━━━ TEXTAUSZUG

Zu Lebzeiten von Thomas Bernhard wäre das undenkbar gewesen: Claus Peymann inszeniert eines seiner Stücke an der Josefstadt und niemand ist empört. „Der deutsche Mittagstisch“ gerät auf einen ersten Blick zur Reise in eine beklemmende Vergangenheit des Deutschlands der Nachkriegszeit. Die Omnipräsenz des Nationalsozialsozialismus führt wie ein Leitfaden durch die sieben Kurzdramen. Tatsächlich scheint das lange her zu sein, aber dann schlagen Bernhards Sätze ein wie Blitze und machen sichtbar, wie brandaktuell das Szenario auch heute noch ist. Zum Beispiel, wenn die Ehefrau eines Polizisten über Demonstranten herzieht (exzellent Sandra Cervik in „Das Match“) oder ein Unfallopfer beklagt wird, das von einem Türken überfahren wurde.

━━━━━━
━━━ LISTE DER EINTRÄGE

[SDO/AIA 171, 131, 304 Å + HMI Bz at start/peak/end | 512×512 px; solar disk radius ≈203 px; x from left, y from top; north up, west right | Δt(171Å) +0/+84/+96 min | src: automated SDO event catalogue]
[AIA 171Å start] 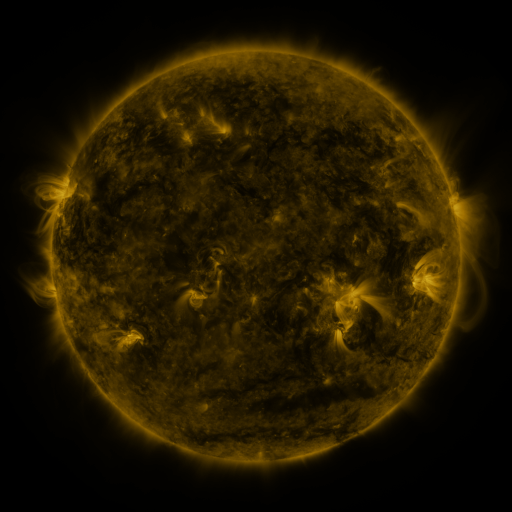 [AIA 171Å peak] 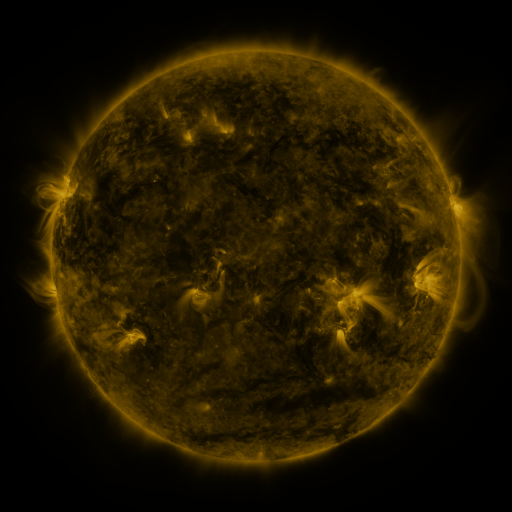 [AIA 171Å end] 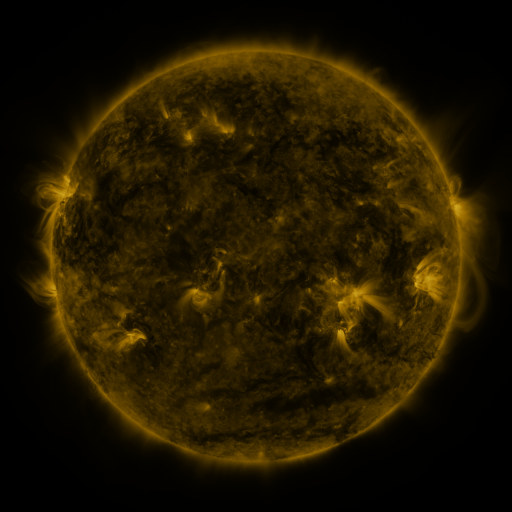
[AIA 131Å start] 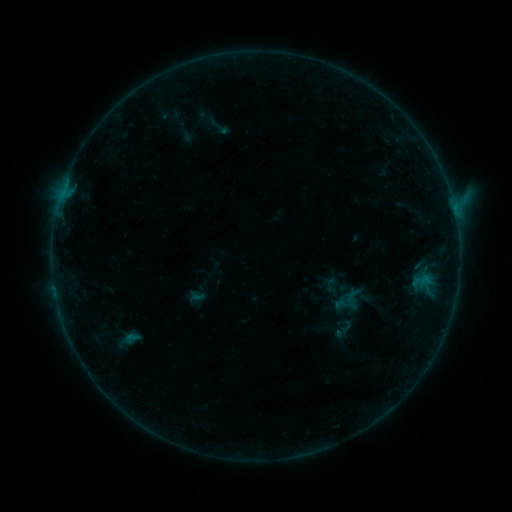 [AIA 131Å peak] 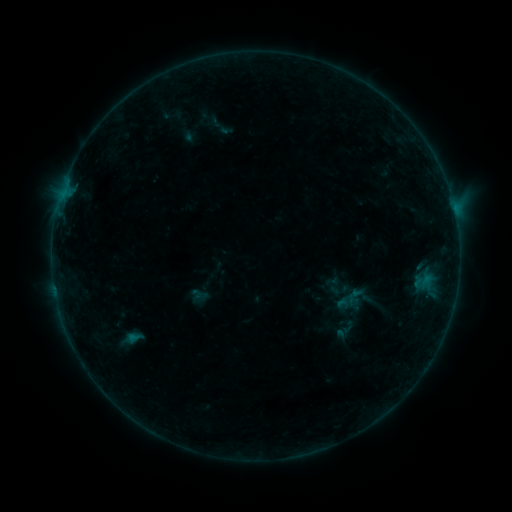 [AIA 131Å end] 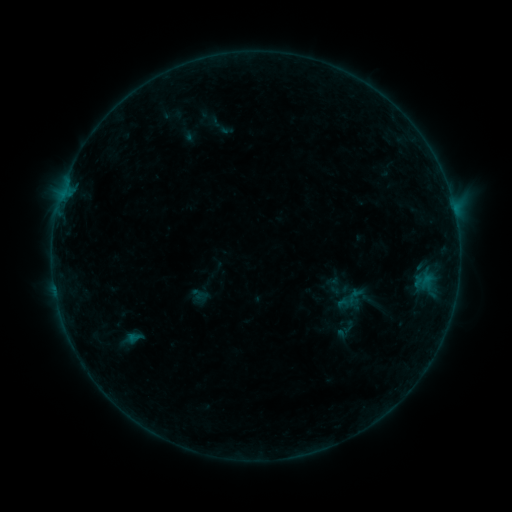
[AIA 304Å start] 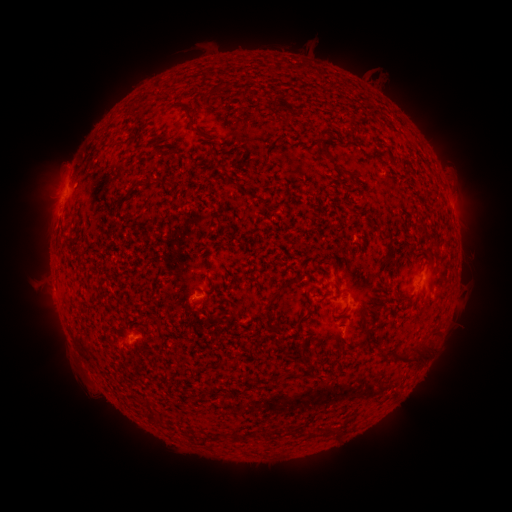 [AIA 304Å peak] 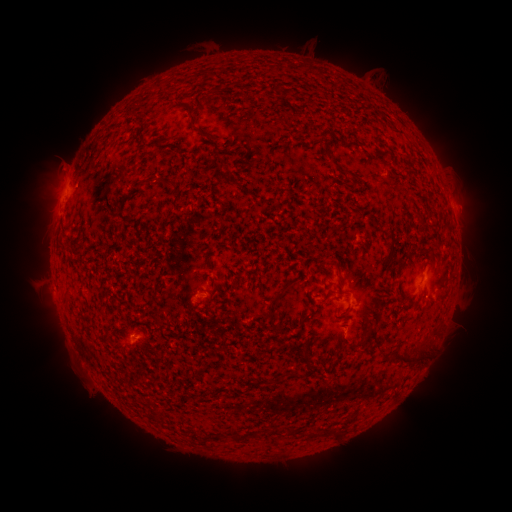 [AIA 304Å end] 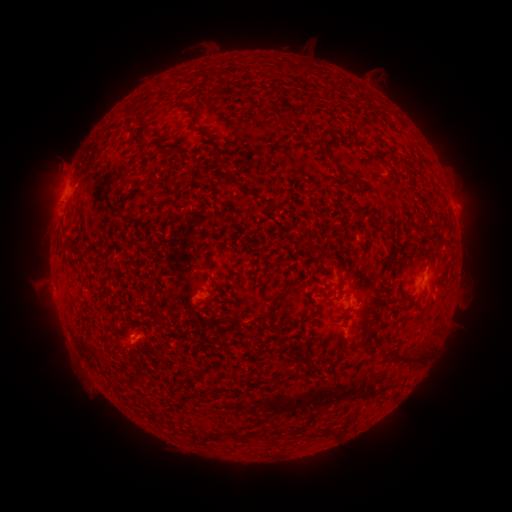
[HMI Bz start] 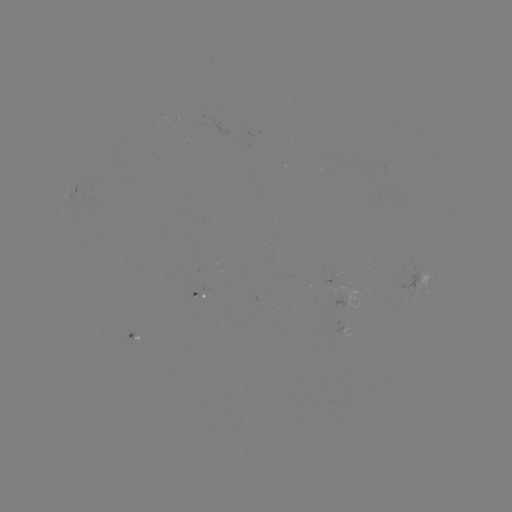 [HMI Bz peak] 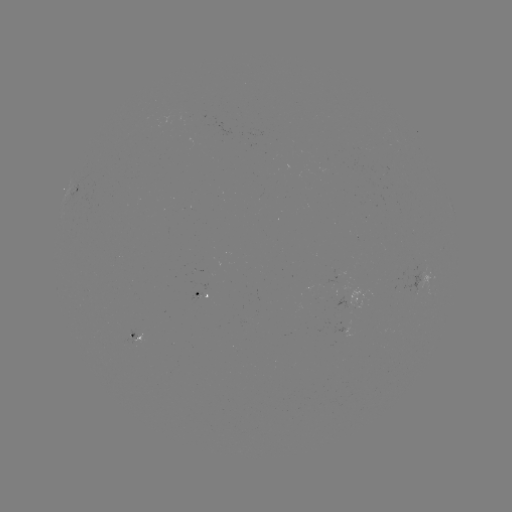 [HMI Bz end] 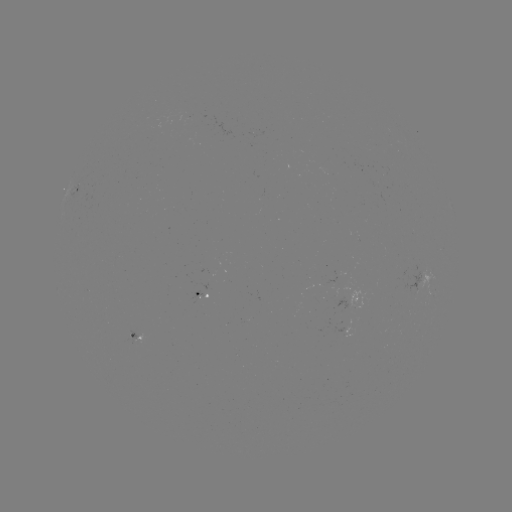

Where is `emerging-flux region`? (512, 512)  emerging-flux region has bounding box [188, 291, 203, 304].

━━━━━━

- AUFGABE -
Schreibe den Text über Peymanns Inszenierung von „Der deutsche Mittagstisch“ im Anschluss an seinen letzten Satz weiter.

- ANTWORT -
Achim Freyer hat ein ideales Ambiente geschaffen. Über der Bühne prangt ein Porträt von Bernhard in Teufelsgestalt mit rot aufblinkenden Augen. Rote Vorhänge aus Pappe flankieren das Geschehen. Die Geschichte, das Leben – ein Zirkus. Peymann inszenierte jedes Wort. Akkurat führt er durch die Texte, nichts lässt er aus. Der Vergleich mit dem Dirigenten Nikolaus Harnoncourt und Mozart drängt sich auf. Der Pionier der Originalklang-Bewegung interpretierte jeden Takt von Mozart, Striche wären für ihn nicht in Frage gekommen. Das ist auch bei Peymann nicht anders. Er setzt präzise auf Klang und Rhythmus von Bernhards Sprache. Sein Orchester ist ein Ensemble von virtuosen Darstellern: Traute Hoess, Ulli Maier, André Pohl, Raphael van Bargen, Bernhard Schir, Michael König, Lore Stefanek, Marcus Bluhm, Robert Joseph Bartl. Diese Arbeit eines echten Theatermachers wurde vom Publikum heftig akklamiert.